Set of tasks:
1. Please rewrite the stretch of the interview from "Bill: That’s the" through "we demonize them?", replacing "subsidies" with "handouts".
2. Answer these questions about the interview, one answer per line:
(a) What profit did Robert say Chevron announced?
(b) Which city did Bill name as the first in the country to announce divesting its city funds from fossil fuel industries?
(c) Which two religious denominations did Bill say are leading the charge?

+++ Selected passage

Bill: That’s the tax that you throw into the atmosphere for free. That’s the biggest subsidy of all that we just turn over the atmosphere to them for free. Your listeners will be pleased to know, I’m sure, that and I’m sure they are fretting about this that in the course of the fiscal cliff negotiations the massive tax subsidies to the fossil fuel industry were preserved intact . No worries, no tears need be shed for Shell, BP, Exxon at all. They did just fine as always.
Robert: Chevron announced a $24 billion profit. That’s not revenues, but that’s pure profit for this year. The use of the most profitable industry in the history of humankind of commerce and they are still getting these giant subsidies from governments because of the political clout that they’re able to exercise. How do we demonize them?
Bill: That’s why we’re working on very hard on this divestment campaign which is spreading beyond campuses elsewhere. The first city last week in the country, Seattle, to announce that it was divesting its city funds from fossil fuel industries and increasingly religious denominations are doing the same. The Congregationists and the Unitarians are leading the charge here. This is all very good news. It has to be taken on in a big way and we need more than our small forces at 350.org fighting. We’re doing everything that we can, but this is the movement of our time and unless we get people fully engaged. People willing to go to jail. People willing to spend their lives on it, I’d say our odds are slim.
Robert: It’s hard working with these pension funds because the oil industry is undeniably profitable for its investors and unlike South Africa which was rather easy to divest in back in the ‘70s, these are the hottest stocks in the world and if you go to somebody who’s managing the pension funds for firefighters or for teachers and they have a fiscal responsibility to the members to make sure that that fund grows enough to pay for their retirement, it’s hard for them to get out of those oil stocks.

++++++
+++ Information given

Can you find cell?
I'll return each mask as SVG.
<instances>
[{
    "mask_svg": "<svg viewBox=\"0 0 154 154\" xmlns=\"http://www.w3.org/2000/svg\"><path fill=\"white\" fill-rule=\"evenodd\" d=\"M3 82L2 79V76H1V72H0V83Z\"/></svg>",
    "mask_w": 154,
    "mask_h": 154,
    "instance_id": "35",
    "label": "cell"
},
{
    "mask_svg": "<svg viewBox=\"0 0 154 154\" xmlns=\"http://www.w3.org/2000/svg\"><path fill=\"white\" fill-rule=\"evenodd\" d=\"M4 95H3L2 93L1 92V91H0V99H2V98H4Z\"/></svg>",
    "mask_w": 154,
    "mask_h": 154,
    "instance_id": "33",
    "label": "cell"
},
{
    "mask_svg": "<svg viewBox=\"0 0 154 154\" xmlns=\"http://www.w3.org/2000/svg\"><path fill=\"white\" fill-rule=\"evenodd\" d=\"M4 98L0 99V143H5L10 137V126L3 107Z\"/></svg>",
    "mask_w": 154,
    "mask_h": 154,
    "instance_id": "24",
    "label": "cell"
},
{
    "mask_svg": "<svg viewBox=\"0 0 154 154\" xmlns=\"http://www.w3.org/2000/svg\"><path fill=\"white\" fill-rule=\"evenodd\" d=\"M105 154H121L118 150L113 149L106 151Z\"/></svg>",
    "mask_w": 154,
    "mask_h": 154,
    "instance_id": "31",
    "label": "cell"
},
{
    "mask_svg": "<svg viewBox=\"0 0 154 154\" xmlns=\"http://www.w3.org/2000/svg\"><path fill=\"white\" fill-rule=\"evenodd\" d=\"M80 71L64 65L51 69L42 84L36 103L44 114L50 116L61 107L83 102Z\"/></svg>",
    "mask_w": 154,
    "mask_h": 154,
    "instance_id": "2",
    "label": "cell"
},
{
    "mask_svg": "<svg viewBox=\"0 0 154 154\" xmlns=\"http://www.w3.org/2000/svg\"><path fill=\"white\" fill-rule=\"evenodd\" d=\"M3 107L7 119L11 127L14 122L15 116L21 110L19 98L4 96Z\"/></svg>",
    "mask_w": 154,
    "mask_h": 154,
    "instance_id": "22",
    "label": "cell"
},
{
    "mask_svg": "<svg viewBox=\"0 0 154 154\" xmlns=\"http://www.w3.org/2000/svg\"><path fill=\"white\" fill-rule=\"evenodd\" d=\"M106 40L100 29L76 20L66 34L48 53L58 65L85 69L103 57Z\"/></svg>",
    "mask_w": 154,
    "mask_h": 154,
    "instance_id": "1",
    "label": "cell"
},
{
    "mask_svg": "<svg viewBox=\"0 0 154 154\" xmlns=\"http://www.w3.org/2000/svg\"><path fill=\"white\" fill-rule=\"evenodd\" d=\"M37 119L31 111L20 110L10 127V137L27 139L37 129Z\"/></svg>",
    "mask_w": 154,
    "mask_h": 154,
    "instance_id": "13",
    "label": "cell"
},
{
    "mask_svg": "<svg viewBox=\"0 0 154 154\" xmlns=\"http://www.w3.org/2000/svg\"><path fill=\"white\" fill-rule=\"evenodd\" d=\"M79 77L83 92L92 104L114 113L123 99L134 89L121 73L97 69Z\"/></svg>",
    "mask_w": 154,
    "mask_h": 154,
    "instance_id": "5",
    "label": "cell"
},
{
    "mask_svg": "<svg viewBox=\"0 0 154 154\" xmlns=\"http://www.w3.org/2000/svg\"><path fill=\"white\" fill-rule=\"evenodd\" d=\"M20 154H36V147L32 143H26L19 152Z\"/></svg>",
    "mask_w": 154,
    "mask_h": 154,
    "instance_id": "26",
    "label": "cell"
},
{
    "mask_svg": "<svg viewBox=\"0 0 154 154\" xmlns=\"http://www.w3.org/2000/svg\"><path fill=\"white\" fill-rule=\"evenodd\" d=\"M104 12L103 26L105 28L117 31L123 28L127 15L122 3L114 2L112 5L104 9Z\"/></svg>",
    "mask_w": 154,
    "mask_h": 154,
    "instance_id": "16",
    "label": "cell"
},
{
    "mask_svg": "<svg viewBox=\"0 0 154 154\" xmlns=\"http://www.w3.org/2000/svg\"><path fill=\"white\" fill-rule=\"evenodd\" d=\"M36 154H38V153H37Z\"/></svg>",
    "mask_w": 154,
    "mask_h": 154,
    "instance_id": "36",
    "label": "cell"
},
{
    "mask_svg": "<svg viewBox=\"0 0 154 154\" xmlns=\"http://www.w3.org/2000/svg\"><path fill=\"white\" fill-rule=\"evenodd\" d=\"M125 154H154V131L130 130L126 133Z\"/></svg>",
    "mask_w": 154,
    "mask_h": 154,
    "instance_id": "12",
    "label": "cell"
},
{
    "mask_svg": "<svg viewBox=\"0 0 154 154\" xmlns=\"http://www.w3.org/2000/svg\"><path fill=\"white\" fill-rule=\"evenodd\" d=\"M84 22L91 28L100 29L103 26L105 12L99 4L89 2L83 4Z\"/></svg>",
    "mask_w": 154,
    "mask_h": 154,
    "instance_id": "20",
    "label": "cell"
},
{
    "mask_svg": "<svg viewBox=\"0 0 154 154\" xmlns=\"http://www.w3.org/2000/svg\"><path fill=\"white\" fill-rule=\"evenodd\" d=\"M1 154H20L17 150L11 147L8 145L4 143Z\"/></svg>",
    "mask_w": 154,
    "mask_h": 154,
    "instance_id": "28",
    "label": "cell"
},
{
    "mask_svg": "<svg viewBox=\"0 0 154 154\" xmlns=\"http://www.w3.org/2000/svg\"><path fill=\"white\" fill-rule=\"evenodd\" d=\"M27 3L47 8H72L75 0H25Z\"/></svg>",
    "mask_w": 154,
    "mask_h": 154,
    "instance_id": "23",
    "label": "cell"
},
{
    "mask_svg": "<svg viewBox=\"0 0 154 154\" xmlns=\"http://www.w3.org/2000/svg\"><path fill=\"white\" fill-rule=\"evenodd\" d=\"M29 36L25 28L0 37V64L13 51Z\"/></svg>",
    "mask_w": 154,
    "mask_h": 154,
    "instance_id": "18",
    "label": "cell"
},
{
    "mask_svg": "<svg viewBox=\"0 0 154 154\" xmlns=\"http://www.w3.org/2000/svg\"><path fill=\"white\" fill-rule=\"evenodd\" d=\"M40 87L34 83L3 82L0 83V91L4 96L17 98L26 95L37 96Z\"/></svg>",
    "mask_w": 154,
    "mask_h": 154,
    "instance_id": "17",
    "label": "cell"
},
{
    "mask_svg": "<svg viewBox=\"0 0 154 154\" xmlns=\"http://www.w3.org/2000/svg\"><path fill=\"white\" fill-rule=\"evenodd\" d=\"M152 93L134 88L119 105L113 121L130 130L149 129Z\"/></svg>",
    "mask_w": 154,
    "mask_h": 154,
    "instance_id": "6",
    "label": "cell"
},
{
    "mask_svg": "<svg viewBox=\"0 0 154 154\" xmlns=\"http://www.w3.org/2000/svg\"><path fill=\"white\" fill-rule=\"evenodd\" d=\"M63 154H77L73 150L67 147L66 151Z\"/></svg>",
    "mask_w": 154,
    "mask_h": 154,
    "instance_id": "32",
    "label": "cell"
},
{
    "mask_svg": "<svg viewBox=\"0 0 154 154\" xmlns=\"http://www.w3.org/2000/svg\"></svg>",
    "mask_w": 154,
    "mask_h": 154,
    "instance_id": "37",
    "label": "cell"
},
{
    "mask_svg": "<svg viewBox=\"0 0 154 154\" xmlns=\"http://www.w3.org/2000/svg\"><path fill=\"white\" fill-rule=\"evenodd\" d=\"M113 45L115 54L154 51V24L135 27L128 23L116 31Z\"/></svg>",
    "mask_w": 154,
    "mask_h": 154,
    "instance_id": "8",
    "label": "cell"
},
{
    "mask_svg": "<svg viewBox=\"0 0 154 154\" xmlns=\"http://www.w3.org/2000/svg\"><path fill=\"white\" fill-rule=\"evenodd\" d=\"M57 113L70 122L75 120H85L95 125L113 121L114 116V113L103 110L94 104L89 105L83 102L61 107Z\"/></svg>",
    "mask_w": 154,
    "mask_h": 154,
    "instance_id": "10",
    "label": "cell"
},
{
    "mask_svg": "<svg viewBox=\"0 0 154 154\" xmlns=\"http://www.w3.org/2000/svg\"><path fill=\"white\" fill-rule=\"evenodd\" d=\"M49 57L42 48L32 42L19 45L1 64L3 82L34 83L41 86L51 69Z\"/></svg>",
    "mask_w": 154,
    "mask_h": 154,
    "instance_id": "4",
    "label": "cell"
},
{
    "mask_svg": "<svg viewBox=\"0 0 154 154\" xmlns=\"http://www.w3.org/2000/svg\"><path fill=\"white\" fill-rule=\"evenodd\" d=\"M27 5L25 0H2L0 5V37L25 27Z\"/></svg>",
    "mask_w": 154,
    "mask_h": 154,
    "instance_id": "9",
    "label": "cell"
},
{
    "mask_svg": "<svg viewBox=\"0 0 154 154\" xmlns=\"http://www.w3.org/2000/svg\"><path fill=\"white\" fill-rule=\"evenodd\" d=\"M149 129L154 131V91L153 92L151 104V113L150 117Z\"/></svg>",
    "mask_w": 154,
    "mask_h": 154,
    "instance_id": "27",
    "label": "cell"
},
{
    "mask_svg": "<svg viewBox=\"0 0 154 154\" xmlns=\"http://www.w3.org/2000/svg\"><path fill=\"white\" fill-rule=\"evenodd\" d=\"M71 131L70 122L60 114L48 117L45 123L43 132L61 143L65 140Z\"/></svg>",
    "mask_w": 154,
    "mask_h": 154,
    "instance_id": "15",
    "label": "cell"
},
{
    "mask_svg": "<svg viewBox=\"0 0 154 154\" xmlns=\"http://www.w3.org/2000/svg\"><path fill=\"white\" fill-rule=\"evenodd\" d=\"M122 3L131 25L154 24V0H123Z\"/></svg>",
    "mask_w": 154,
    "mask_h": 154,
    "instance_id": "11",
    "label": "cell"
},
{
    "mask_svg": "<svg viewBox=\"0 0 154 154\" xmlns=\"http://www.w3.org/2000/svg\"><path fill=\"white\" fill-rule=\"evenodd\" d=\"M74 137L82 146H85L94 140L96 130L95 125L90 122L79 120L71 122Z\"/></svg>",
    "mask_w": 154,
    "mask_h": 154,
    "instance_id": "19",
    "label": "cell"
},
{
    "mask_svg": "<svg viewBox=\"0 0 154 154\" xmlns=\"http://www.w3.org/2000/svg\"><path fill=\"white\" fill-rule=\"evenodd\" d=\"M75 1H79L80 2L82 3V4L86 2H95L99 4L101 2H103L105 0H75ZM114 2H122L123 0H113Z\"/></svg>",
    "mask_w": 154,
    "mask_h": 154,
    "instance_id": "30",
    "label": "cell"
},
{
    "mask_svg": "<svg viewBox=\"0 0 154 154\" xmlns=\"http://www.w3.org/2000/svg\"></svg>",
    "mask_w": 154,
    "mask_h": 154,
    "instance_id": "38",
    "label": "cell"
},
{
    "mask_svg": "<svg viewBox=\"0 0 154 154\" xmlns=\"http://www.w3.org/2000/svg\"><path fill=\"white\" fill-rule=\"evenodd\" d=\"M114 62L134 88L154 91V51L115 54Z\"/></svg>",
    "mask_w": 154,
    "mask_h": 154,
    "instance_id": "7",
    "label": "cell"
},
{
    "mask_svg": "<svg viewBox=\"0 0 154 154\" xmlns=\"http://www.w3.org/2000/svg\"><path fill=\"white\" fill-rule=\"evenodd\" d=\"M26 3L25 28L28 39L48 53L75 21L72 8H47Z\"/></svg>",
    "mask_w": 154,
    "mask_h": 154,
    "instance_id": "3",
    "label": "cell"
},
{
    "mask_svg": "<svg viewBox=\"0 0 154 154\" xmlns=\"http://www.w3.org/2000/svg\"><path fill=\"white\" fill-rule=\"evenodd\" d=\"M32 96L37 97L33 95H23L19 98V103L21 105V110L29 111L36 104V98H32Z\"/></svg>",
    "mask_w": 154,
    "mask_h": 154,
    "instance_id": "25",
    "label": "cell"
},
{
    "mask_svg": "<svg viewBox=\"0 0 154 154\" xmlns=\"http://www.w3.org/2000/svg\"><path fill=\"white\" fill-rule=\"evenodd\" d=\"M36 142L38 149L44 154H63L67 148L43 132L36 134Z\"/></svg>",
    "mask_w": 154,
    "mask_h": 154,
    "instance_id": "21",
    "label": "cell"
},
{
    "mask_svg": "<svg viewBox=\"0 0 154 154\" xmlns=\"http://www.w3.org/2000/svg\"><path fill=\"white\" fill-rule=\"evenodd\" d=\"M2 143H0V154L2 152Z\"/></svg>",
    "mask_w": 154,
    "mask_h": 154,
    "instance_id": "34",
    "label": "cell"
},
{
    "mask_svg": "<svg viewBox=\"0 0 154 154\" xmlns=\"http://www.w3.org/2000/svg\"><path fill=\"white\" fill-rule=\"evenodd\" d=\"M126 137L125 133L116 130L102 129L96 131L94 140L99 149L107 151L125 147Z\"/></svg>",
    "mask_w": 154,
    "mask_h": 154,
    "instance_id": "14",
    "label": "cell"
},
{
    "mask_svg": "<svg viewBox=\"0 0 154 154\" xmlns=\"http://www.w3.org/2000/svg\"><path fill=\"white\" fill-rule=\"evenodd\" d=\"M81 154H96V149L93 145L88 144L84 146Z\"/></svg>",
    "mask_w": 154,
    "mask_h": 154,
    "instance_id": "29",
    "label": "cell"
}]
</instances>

++++++

Answers in order:
1.
Bill: That’s the tax that you throw into the atmosphere for free. That’s the biggest subsidy of all that we just turn over the atmosphere to them for free. Your listeners will be pleased to know, I’m sure, that and I’m sure they are fretting about this that in the course of the fiscal cliff negotiations the massive tax handouts to the fossil fuel industry were preserved intact . No worries, no tears need be shed for Shell, BP, Exxon at all. They did just fine as always.
Robert: Chevron announced a $24 billion profit. That’s not revenues, but that’s pure profit for this year. The use of the most profitable industry in the history of humankind of commerce and they are still getting these giant handouts from governments because of the political clout that they’re able to exercise. How do we demonize them?

2.
(a) $24 billion
(b) Seattle
(c) The Congregationists and the Unitarians